= SELECTED EXCERPT =
● ● ● ● ● ● ●

Testicular Consistency Assessment

What it measures: The firmness or softness of testicular tissue relative to the contralateral or normal testis, indicating degree of fibrosis, degeneration, or active inflammation.

What to expect: The examiner will note whether the atrophied testis is considerably softer (suggestive of degeneration) or harder (suggestive of fibrosis or prior infection/inflammation) than the contralateral side or than normal tissue.

Critical thresholds

  • Considerably softer than contralateral or normal Supports documentation of complete atrophy; reflects loss of functional tubular tissue
  • Considerably harder than contralateral or normal Supports documentation of fibrotic atrophy, often post-infectious or post-traumatic in etiology

Tips

  • Describe any changes in consistency you have personally noticed over time
  • If the testis feels 'shrunken and soft like a raisin' or 'hard like a marble,' use that language with your examiner
  • Changes in consistency noted on prior imaging or exams should be referenced

Pain considerations: Fibrotic or hard testes may be less tender; very soft atrophied testes may be more uncomfortable. Accurately report your pain experience during palpation.

Scrotal Ultrasound Review (if available)

What it measures: Objective testicular volume in milliliters (mL), echogenicity, and blood flow, providing an objective measurement independent of physical exam alone.

What to expect: The C&P examiner may review prior imaging but is unlikely to order an ultrasound at the exam itself. Bring any prior ultrasound reports. Testicular volumes below 6 mL are generally considered atrophic; volumes of 4 mL or less may correspond to complete atrophy depending on individual baseline.

Critical thresholds

  • Testicular volume - 4-6 mL on ultrasound Objective support for complete atrophy finding
  • Bilateral atrophy documented on ultrasound Critical for establishing 20% rating vs. 0% unilateral rating under DC 7523

Tips

  • Request a scrotal ultrasound from your treating physician before the C&P exam if one has not been performed recently
  • Bring printed copies of any ultrasound reports to the exam
  • Ensure your treating physician's notes specifically use the word 'atrophy' or 'atrophic' in documentation

Pain considerations: Ultrasound is non-invasive and painless. If you have had pain during prior ultrasounds due to tenderness, document that history.

Rating criteria by percentage

20%

Complete atrophy of BOTH testes. Both testes must be completely atrophied, meaning each testis is reduced to 1/3 or less of its normal volume. This is the maximum rating available under DC 7523.

Key symptoms

  • Bilateral complete testicular atrophy confirmed on physical examination
  • Each testis reduced to approximately 1/3 or less of normal size
  • Soft or fibrotic consistency of both testes
  • Possible associated hypogonadism symptoms (fatigue, decreased libido, erectile dysfunction)
  • Possible hormonal deficiency requiring testosterone replacement therapy
  • History consistent with bilateral causative event (bilateral orchitis, bilateral torsion, radiation, etc.)

From 38 CFR: 38 CFR 4.115b, DC 7523: 'Testis, atrophy complete: Both - 20.' The footnote (1) indicates that DC 7523 carries a note applicable to special monthly compensation (SMC) consideration for loss of use of a creative organ.

● ● ● ● ● ● ●

= RECORDED INFORMATION =

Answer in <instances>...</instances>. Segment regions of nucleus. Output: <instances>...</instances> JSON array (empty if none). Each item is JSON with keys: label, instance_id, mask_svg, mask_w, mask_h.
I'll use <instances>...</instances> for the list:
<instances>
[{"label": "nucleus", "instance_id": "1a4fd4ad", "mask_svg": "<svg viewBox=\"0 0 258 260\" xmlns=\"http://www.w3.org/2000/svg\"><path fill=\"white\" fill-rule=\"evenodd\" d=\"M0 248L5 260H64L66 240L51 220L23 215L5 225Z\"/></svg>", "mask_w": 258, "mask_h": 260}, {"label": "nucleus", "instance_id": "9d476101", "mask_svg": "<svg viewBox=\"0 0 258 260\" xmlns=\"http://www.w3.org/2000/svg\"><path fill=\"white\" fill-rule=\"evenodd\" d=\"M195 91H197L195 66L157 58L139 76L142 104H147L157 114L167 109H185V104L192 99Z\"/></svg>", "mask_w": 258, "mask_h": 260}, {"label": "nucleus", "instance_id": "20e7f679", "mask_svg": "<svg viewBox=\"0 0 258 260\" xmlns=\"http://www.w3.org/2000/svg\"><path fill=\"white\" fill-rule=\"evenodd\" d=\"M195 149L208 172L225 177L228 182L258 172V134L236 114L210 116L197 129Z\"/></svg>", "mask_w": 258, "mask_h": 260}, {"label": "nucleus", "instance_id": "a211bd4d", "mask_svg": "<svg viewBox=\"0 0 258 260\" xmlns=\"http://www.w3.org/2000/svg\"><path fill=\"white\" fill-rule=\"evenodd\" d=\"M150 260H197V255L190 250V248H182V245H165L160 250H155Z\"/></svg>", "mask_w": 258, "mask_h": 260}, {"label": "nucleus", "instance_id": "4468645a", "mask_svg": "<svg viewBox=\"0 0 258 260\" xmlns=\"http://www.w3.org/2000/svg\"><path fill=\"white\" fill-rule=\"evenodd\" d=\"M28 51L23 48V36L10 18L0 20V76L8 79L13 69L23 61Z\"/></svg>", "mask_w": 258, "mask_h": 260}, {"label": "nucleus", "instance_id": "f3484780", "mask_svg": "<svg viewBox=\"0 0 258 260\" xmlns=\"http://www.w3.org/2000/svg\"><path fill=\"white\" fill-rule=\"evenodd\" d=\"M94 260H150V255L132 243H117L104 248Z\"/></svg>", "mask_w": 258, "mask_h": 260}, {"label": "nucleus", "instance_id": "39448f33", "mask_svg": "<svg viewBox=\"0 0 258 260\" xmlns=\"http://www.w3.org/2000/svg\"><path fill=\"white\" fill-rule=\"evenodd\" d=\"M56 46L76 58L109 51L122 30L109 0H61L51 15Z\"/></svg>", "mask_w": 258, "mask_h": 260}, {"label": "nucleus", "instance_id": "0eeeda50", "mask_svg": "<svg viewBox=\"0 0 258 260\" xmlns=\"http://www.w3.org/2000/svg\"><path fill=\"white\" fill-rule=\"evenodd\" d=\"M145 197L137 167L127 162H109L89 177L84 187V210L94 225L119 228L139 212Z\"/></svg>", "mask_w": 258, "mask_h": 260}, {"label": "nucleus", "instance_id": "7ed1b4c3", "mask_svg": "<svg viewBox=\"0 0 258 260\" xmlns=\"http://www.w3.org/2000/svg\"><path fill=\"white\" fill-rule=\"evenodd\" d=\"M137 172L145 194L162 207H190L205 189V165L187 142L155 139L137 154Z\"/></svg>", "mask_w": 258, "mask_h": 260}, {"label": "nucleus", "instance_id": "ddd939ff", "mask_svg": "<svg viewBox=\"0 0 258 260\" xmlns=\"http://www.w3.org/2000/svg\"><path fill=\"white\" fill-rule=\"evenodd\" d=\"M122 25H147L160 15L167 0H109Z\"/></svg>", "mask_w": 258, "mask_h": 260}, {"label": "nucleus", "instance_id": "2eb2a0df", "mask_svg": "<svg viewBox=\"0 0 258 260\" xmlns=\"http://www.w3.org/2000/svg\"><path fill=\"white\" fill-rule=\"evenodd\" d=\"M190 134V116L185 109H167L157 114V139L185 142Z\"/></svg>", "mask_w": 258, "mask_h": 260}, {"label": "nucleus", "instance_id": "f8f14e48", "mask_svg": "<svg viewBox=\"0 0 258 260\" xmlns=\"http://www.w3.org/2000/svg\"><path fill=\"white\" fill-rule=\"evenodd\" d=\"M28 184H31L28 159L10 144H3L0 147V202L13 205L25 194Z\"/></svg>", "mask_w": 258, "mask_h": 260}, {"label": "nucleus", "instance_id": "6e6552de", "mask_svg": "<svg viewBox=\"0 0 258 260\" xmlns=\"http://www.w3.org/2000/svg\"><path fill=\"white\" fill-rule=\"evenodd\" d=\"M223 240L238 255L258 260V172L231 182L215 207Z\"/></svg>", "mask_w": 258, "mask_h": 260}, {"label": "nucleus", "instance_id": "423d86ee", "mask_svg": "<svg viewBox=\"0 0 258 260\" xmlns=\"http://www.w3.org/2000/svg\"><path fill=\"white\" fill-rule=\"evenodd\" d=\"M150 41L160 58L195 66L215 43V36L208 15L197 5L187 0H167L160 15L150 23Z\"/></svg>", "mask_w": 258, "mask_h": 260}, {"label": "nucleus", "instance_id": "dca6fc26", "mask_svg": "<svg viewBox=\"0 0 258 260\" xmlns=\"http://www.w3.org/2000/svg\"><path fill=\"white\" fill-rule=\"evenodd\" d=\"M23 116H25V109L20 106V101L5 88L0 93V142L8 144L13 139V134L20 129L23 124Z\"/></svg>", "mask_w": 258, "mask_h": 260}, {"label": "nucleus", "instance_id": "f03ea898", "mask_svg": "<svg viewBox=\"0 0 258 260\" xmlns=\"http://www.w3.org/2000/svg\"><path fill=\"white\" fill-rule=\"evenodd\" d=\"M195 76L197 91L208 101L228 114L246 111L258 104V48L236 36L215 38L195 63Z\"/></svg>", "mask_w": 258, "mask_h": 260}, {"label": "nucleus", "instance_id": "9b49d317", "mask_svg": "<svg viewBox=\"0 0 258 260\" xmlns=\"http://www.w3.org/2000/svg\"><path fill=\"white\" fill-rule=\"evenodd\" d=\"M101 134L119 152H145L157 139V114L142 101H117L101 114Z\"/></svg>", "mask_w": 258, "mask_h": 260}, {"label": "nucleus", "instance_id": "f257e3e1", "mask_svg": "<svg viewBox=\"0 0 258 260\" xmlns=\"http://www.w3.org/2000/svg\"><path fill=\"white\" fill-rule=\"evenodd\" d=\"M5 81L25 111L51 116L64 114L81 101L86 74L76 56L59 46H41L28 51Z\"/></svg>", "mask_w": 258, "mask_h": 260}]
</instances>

● ● ● ● ● ● ●

= PROBLEMS TO SOLVE =
**a.** According to the testicular atrophy guide, below what testicular volume is a testis generally considered atrophic?
**b.** Which key symptoms does the testicular atrophy guide list for the 20% rating?
The data that comes after the text has nothing to do with it.

= RESPONSES FOR EACH TASK =
**a.** Below 6 mL.

**b.**
- Bilateral complete testicular atrophy confirmed on physical examination
- Each testis reduced to approximately 1/3 or less of normal size
- Soft or fibrotic consistency of both testes
- Possible associated hypogonadism symptoms (fatigue, decreased libido, erectile dysfunction)
- Possible hormonal deficiency requiring testosterone replacement therapy
- History consistent with bilateral causative event (bilateral orchitis, bilateral torsion, radiation, etc.)